*Lesetext:*
Sie hatte „schon alle Funktionen im Theater außer Intendantin und Klofrau, und ich weiß nicht, was besser ist“. Am 23. Oktober 1967 feierte Gwendolyn vom Ambesser ihre erste Premiere als Schauspielerin. Es folgten in fünf Jahrzehnten sehr viele Rollen. Und seit knapp 20 Jahren ist sie „fest und ganz“ am Würzburger Privattheater Chambinzky, als Oberspielleiterin, wie sie mit etwas Ironie formuliert, weil das Haus ja doch recht klein ist.
Ihre Debüt-Rolle machte es der 1949 in München geborenen Mimin nicht eben leicht. Sie war die stumme Katrin in Bert Brechts „Mutter Courage“ am Stadttheater Aachen. Als 18-jährige Anfängerin, frisch direkt von der Schauspielschule, war sie noch empfänglich für Sticheleien: „Du machst es dir leicht, so ganz ohne Text!“, spielt sie heute gern noch einmal ihre Widersacher des Jahres 1967 nach.
Damals spielte aber auch das Düsseldorfer Schauspielensemble eine „Courage“, Ambesser las in Kritiken über die dortige Katrin und sah: Man kann ja auch als Stumme scheitern! In Aachen spielte sie noch in Jean Anouilhs „Antigone“ und im Weihnachtsmärchen, dann begannen neue Turbulenzen. Der Intendant wechselte und übernahm das Mädchen nicht, auch weil sie „ein Prominentenkind“ sei.
Das Promikind-Problem
Auf der Bühne stand sie nämlich schon mit drei Jahren, allerdings fürs Publikum unsichtbar auf der Seitenbühne. Und sie war dort lediglich abgestellt worden. Ihre Eltern hatten keinen Aufpasser für sie gefunden und mussten beide selbst spielen: Inge von Oesterreich-Ambesser und Axel von Ambesser, damals bei den Münchner Kammerspielen. Axel von Ambesser (1910 bis 1988) war einer der bekanntesten Schauspieler, Autoren und Filmregisseure der Nachkriegszeit („Kohlhiesels Töchter“).
Wenn das Würzburger Chambinzky heute „Charleys Tante“ auf den Spielplan setzt, ist das kein Griff in die Klamottenkiste, sondern lässt das Publikum einem Stück Theatergeschichte beiwohnen. Denn natürlich inszeniert Gwendolyn von Ambesser Papas Version der Komödie. Kurz: Gwendolyn von Ambesser stammt aus einem Künstlerkreis, zu dem Fröbe, Moser, Rühmann und Kollegen gehörten.
Das half ihr aber auch nicht. Weil sie in Aachen fast täglich spielen musste, fand sie lange keinen Termin, um für die nächste Spielzeit, in der sie ohne Engagement dastehen würde, vorzusprechen. Beworben hatte sie sich in Wuppertal. Als sie dann hätte anreisen können, fand die Intendanz dort, sie habe sich zu lange geziert – der Prominentenkind-Malus.
Aber der Chef des Hamburger Thalia-Theaters hatte sie mittlerweile erlebt und lud sie in den Norden. Da stellte sie die Weichen dann vollends selbst. Wie denn kurz darauf der Sprung zum Fernsehen gelungen sei, will man von der Bühnenjubilarin natürlich wissen. Und gern erzählt von Ambesser, dass sie in Hamburg bei einem Stück sehr spontan für eine erkrankte Kollegin eingesprungen sei und also plötzlich eine Doppelrolle erfüllt habe.

*Anforderungen:* Gib bitte den Abschnitt aus dem Lesetext wortgetreu aus, beginnend bei „Sie hatte „schon“ und endend bei „recht klein ist.“.

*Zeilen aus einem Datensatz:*
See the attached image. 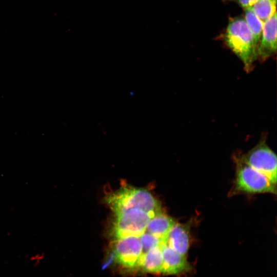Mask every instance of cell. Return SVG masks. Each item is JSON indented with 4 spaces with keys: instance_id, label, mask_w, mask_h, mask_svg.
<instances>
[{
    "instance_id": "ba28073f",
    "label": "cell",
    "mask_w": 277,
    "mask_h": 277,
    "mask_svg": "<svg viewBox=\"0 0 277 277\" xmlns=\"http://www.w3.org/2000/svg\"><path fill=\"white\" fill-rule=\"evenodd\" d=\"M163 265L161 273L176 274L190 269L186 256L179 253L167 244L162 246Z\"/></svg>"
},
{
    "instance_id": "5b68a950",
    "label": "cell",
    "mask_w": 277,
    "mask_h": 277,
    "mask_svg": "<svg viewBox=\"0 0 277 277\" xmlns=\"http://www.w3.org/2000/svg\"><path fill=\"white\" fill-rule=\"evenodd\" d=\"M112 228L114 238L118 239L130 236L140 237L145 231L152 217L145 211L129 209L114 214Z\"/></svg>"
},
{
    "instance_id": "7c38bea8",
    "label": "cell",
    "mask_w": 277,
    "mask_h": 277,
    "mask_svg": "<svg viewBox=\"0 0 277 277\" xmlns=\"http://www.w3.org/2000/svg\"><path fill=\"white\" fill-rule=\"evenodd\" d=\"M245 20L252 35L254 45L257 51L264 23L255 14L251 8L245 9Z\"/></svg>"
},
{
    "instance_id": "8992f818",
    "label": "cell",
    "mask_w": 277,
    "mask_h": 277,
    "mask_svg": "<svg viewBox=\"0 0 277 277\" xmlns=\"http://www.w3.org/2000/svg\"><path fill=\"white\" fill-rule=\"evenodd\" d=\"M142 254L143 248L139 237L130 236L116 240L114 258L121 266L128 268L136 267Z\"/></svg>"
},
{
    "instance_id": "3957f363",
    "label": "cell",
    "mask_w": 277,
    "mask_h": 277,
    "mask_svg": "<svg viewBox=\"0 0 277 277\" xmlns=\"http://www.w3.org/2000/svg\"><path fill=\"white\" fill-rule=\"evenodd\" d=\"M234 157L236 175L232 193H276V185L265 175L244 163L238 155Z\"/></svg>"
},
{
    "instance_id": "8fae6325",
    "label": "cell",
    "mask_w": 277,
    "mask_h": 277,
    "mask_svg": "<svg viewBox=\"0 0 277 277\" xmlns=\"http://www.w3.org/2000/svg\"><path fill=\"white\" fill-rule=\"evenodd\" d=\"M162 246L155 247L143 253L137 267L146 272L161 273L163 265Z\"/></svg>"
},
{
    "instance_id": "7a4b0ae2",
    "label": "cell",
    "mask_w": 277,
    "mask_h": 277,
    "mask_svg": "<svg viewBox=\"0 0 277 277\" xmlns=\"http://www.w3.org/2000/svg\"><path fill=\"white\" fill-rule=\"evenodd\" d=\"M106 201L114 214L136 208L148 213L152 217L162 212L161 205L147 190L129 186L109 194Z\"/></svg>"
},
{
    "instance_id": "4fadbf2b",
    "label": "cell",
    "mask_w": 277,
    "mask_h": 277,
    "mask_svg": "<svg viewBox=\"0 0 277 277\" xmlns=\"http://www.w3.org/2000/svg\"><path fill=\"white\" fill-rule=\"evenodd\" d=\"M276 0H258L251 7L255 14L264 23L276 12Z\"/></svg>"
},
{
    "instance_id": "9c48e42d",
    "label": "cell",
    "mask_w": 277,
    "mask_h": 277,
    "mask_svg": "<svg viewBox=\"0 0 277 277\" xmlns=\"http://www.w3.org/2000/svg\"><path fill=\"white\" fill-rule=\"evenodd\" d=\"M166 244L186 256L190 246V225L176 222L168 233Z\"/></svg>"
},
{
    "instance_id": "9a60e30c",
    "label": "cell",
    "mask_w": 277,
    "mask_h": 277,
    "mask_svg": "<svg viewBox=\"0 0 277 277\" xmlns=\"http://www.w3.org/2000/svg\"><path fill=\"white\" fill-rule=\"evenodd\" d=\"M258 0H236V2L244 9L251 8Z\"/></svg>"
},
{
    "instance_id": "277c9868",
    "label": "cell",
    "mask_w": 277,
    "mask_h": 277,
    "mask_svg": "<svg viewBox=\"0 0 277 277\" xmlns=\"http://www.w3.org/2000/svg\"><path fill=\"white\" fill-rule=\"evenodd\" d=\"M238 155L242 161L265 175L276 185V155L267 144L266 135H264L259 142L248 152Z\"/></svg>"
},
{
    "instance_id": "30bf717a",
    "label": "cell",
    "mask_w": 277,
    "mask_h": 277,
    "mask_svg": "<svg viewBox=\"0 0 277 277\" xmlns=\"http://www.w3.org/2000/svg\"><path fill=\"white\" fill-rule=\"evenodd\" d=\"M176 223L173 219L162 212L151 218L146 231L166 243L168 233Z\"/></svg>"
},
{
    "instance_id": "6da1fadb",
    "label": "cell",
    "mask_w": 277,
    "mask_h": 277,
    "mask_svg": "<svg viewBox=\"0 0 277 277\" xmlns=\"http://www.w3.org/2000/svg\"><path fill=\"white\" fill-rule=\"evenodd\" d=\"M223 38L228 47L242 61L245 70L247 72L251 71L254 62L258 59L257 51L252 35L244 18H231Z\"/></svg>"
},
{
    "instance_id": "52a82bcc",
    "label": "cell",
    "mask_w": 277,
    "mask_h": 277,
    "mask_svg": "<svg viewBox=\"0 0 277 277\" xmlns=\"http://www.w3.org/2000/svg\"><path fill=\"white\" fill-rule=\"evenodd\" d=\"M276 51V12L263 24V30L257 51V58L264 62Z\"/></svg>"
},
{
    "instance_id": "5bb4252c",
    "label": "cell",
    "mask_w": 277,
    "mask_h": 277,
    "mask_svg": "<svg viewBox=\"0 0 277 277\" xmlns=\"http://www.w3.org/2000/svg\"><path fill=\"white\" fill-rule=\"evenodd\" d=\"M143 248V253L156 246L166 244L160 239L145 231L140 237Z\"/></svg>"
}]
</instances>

*Schriftliche Antwort:*
Sie hatte „schon alle Funktionen im Theater außer Intendantin und Klofrau, und ich weiß nicht, was besser ist“. Am 23. Oktober 1967 feierte Gwendolyn vom Ambesser ihre erste Premiere als Schauspielerin. Es folgten in fünf Jahrzehnten sehr viele Rollen. Und seit knapp 20 Jahren ist sie „fest und ganz“ am Würzburger Privattheater Chambinzky, als Oberspielleiterin, wie sie mit etwas Ironie formuliert, weil das Haus ja doch recht klein ist.